Guardo cariño por esta vieja entrevista, porque Gala fue tan amable conmigo, muy paternal (yo era un novato y un patojo, entonces). Y porque se entregó completamente a nuestra charla, y porque él habla con esa pasión retórica –casi en apotegmas– y todo lo que dice luce bien, y por el bastón, y porque es un personaje algo caricaturesco. De Gala leí sus poemas de amor –rimados, recuerdo– con mucho gusto. Al releer la entrevista, decidí retocar algunas preguntas; son las mismas, pero cambié alguna palabra aquí o allá.
Antonio Gala es ya ese escritor de los best-sellers literarios, que venden mucho en ferias; de la poesía amorosa y seminal; del teatro que le ha consagrado; de los programas de televisión; de las columnas cortas y vivas. Recibe 120 cartas al día de lectores. Habla como si estuviese escribiendo lo que dice, puntuando. Es un tipo nacido para la entrevista. La semana pasada estuvo de paso en el país.

§ CONSIGNA
Transcribe del texto sobre Antonio Gala el fragmento comprendido entre "Antonio Gala es" y "en el país.", ambos incluidos.

§ Registros de datos
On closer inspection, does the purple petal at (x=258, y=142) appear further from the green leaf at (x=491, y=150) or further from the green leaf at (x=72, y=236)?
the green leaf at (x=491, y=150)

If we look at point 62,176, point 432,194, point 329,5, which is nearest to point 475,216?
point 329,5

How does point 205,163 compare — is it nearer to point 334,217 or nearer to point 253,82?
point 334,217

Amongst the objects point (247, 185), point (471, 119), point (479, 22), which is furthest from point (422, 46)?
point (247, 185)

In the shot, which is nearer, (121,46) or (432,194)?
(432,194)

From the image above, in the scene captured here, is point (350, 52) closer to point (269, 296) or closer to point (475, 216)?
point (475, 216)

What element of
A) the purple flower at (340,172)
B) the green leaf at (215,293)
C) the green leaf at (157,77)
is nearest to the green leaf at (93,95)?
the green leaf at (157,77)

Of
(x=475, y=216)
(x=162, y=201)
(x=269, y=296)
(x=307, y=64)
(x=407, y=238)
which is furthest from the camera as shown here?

§ RESULTADO
Antonio Gala es ya ese escritor de los best-sellers literarios, que venden mucho en ferias; de la poesía amorosa y seminal; del teatro que le ha consagrado; de los programas de televisión; de las columnas cortas y vivas. Recibe 120 cartas al día de lectores. Habla como si estuviese escribiendo lo que dice, puntuando. Es un tipo nacido para la entrevista. La semana pasada estuvo de paso en el país.